Think about the waning hours of a family reunion, or that spot on a couch where you sit at a party where you are surrounded by people you only kind of know. It’s at that point in the night when all the generalities of small talk have been exhausted and now you are simply physically next to people. Then, as though through the grace of God, comes that pup. That drool ridden golden retriever or tail wagging yellow lab. The entire room becomes a buzz. People start petting the dog, talking to the dog, talking about the dog to the dog. Asking the dog, “Oh, is the music too loud for you boy?” or “Yeah, that was funny, huh?” And then eventually people start talking to one another about the dog. And then about their dog and then their childhood dog. And then they simply talk to one another.
The key to content is connection.
Now don’t get me wrong, everyone likes to pet a pup, and ask him, “Who’s a good boy?” But in this scenario, we never really wanted to talk to a dog. We wanted to talk to our extended family or get to know some new friends of friends. The dog simply provided the necessary avenue for those conversations. It warmed the waters if you will for comfortable interaction. And for a lot of digital content, that should be our goal.
Good shareable content is that dog that everyone wants to pet. “Good” is not so much a descriptor of the content as it is a descriptor of the connection it's able to generated between people.
People only talk about you, your brand, your content in as much as talking about you allows them to talk about themselves, or connect with another person. That’s buzz. That’s that little chuckle we do around friends when nothing is actually funny. It’s just something to connect the room.
And the thing about buzz is that you don’t always create it. Buzz is out there. People are always talking, wanting to talk.
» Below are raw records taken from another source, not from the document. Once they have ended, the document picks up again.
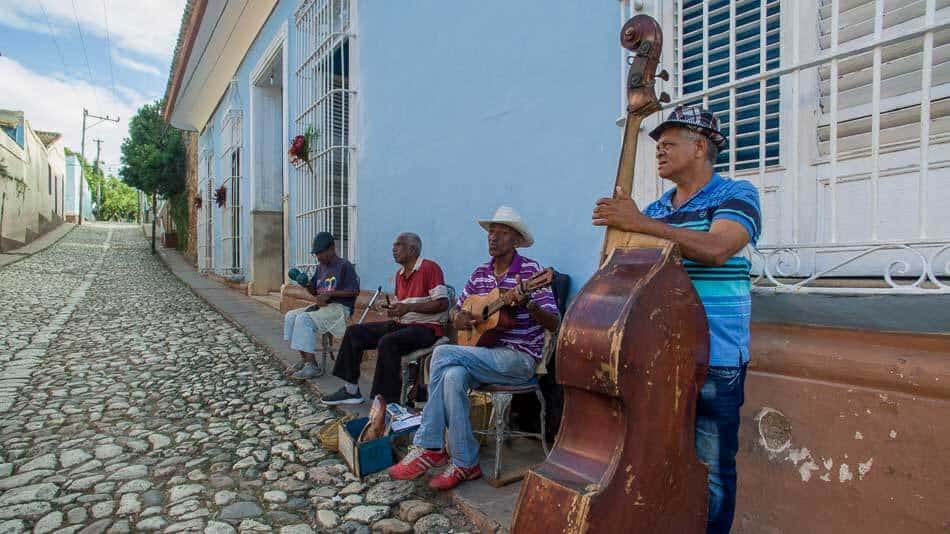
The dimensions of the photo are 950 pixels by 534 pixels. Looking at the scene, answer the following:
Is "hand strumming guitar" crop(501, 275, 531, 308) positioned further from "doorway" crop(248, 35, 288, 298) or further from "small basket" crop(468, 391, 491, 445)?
"doorway" crop(248, 35, 288, 298)

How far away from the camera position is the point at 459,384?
262 centimetres

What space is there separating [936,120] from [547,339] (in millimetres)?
1820

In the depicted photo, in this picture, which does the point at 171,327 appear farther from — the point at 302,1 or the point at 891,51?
the point at 891,51

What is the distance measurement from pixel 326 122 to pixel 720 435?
18.9ft

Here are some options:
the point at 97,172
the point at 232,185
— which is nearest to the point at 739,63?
the point at 232,185

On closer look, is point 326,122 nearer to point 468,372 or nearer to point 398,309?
point 398,309

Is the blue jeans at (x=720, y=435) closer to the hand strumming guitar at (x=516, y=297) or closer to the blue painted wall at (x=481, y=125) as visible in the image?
the hand strumming guitar at (x=516, y=297)

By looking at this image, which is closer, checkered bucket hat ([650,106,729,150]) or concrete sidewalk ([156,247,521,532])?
checkered bucket hat ([650,106,729,150])

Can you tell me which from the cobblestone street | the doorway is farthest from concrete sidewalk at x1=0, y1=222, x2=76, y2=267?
the cobblestone street

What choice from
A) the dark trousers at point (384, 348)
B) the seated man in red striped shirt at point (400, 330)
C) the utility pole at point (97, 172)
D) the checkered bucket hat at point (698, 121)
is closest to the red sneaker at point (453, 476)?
the dark trousers at point (384, 348)

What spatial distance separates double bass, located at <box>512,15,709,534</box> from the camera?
1249mm

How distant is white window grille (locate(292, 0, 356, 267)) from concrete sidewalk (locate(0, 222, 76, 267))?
11.0 metres

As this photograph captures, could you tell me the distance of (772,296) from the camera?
2.11 metres

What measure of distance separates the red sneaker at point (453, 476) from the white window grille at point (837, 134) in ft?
5.16
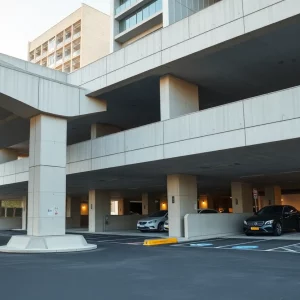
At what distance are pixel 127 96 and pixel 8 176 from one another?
11.9 meters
We just manage buzz – define what they are talking about.
As Emanuel Rosen says in The Anatomy of Buzz Revisited:
“Regardless of the motivations, all these stories illustrate one thing: Talking is not an incidental activity we engage in when we don’t have anything better to do. It is rooted in the basic needs we share with other living creatures. We need to talk and we don’t need much encouragement to do it.”
There are two things to keep in mind when creating good dog content.
1. Buzz needs an anchor.
This anchor needs to be something almost tangible that people can bob back and forth around. We can talk about that dog for days as long as it's there.
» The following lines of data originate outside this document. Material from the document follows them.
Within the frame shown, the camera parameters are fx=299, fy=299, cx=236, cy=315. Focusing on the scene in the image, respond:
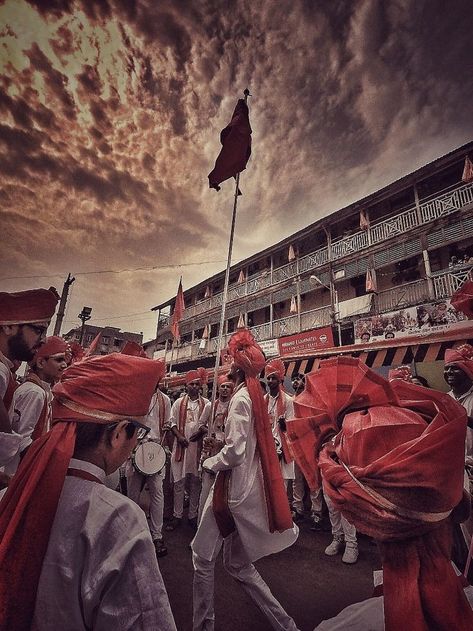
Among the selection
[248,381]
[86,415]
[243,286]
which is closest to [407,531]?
[86,415]

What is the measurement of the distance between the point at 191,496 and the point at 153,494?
160 centimetres

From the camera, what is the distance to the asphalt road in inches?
102

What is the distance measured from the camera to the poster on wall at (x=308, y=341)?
13586 mm

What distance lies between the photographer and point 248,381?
2988mm

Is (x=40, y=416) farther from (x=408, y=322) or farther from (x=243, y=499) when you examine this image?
(x=408, y=322)

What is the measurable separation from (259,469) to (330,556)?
2.17m

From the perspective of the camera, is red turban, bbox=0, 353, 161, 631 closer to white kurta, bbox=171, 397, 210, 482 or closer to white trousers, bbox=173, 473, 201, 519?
white trousers, bbox=173, 473, 201, 519

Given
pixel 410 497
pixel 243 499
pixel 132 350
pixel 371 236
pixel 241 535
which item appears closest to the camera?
pixel 410 497

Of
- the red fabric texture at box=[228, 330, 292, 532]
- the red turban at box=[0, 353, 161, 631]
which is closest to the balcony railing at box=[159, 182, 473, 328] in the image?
the red fabric texture at box=[228, 330, 292, 532]

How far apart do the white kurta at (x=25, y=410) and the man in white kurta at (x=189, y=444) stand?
119 inches

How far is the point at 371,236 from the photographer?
1488 centimetres

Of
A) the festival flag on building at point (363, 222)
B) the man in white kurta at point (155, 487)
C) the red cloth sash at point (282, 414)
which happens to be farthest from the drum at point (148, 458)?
the festival flag on building at point (363, 222)

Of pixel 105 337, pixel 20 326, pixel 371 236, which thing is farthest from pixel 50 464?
pixel 105 337

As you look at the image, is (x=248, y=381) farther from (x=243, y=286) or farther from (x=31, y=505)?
(x=243, y=286)
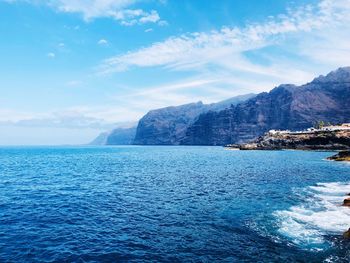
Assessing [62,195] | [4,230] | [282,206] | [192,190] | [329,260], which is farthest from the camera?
[192,190]

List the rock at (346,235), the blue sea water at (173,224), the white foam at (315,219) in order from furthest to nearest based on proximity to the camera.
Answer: the white foam at (315,219) < the rock at (346,235) < the blue sea water at (173,224)

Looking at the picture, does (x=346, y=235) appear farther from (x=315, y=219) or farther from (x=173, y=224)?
(x=173, y=224)

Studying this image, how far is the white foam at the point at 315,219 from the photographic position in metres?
32.7

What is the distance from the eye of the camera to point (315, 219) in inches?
1558

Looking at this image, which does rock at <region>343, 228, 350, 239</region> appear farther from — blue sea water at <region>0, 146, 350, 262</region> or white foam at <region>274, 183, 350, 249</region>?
white foam at <region>274, 183, 350, 249</region>

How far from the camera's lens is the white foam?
3272 cm

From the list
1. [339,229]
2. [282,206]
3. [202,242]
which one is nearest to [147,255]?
[202,242]

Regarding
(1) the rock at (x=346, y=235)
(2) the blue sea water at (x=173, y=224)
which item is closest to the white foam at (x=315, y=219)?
(2) the blue sea water at (x=173, y=224)

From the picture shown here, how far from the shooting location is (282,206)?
4747cm

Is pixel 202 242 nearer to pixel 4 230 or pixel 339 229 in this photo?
pixel 339 229

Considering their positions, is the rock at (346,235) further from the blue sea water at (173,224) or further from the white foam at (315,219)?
the white foam at (315,219)

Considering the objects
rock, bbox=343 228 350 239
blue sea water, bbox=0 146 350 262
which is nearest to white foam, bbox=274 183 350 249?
blue sea water, bbox=0 146 350 262

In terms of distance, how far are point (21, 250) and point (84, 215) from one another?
13278mm

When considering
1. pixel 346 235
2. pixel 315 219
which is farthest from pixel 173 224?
pixel 346 235
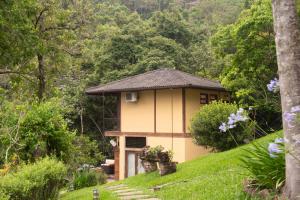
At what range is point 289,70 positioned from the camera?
4.57m

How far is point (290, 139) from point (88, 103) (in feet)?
82.2

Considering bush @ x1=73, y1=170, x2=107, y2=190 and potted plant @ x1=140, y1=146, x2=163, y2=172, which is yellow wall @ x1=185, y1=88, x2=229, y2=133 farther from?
potted plant @ x1=140, y1=146, x2=163, y2=172

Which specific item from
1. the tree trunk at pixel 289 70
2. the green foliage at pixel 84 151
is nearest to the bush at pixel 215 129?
the green foliage at pixel 84 151

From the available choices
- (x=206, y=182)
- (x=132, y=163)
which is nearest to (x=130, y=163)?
(x=132, y=163)

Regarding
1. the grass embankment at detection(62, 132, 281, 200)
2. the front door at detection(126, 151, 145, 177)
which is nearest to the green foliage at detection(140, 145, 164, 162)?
the grass embankment at detection(62, 132, 281, 200)

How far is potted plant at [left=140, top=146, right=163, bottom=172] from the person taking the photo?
12.7m

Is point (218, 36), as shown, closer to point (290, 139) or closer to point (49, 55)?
point (49, 55)

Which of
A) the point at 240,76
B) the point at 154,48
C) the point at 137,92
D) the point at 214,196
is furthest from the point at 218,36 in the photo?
the point at 214,196

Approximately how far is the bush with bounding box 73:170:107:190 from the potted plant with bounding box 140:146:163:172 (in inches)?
143

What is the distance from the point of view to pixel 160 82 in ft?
69.9

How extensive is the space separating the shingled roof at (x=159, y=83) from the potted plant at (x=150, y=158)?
703 cm

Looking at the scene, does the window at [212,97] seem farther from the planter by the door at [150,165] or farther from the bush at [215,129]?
the planter by the door at [150,165]

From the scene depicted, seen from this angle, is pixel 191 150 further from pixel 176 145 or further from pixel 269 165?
pixel 269 165

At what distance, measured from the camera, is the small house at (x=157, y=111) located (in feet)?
68.4
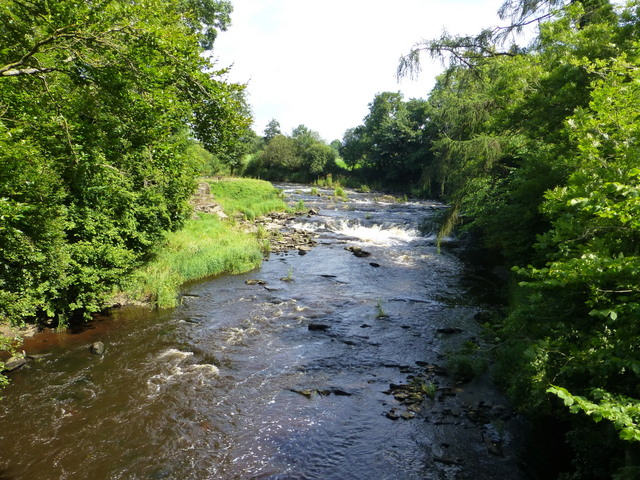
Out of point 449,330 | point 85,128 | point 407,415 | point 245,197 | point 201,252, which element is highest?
point 85,128

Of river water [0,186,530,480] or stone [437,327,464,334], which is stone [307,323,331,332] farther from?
stone [437,327,464,334]

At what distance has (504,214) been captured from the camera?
1412cm

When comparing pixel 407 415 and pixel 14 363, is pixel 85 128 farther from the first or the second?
pixel 407 415

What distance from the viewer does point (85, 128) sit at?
884cm

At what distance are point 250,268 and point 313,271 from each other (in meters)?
3.20

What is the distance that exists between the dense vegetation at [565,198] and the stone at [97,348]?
10548 mm

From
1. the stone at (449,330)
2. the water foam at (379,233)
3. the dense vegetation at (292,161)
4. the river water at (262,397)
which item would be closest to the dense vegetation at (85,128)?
the river water at (262,397)

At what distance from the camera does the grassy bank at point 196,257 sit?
45.5ft

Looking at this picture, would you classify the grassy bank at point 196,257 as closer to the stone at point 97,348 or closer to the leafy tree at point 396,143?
the stone at point 97,348

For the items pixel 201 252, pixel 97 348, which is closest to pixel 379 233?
pixel 201 252

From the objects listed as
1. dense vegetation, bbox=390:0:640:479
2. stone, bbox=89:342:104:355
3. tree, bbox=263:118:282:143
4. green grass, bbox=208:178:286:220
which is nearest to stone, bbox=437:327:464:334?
dense vegetation, bbox=390:0:640:479

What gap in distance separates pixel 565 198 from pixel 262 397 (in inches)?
291

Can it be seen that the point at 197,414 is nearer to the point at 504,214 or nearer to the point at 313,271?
the point at 313,271

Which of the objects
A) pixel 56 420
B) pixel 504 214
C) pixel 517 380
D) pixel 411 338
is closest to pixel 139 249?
pixel 56 420
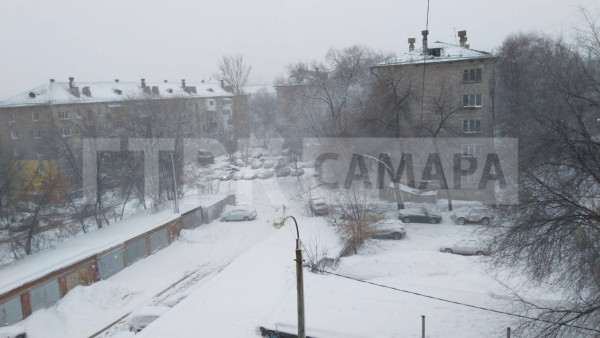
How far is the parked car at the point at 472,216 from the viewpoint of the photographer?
17875mm

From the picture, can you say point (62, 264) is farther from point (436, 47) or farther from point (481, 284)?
Answer: point (436, 47)

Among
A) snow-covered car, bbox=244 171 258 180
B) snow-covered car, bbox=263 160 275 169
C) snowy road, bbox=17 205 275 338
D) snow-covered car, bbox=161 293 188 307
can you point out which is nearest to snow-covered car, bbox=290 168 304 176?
snow-covered car, bbox=244 171 258 180

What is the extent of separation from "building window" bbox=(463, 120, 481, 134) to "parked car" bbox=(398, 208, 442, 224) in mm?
5705

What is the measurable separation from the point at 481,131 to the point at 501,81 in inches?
401

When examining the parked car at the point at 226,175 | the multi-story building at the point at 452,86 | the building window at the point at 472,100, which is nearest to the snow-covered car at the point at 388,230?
the multi-story building at the point at 452,86

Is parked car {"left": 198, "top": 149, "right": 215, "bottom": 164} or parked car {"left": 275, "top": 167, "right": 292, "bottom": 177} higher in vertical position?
parked car {"left": 198, "top": 149, "right": 215, "bottom": 164}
These anchors, however, are not talking points. Rather they are deep, poignant concepts that have a lot of hot surface area. Prescribed talking points are conversation killers. You say them, repeat them rather, and that’s that. These anchors should instead be shiny glimmers with strong hints of an idea that spark something in people that evokes their own talking points that are germane to their situation and relevant to those they are speaking to.
2. Don’t let your brand get in the way of the connections it has the potential to generate.
Now this might be blasphemy in certain circles, but content marketing is not marketing. It can achieve the same effects as marketing but only if it plays by a different set of rules. The main rule is drive conversation, don’t interrupt it. If your content is inherently a pitch under the guise of a goodwill story, it won’t have the bones necessary to hold a conversation when the time comes. The brand should be the impetus of conversation, not the topic of discussion.
Remember the good dog and aim at creating content that makes everyone delighted that it so happened into the room.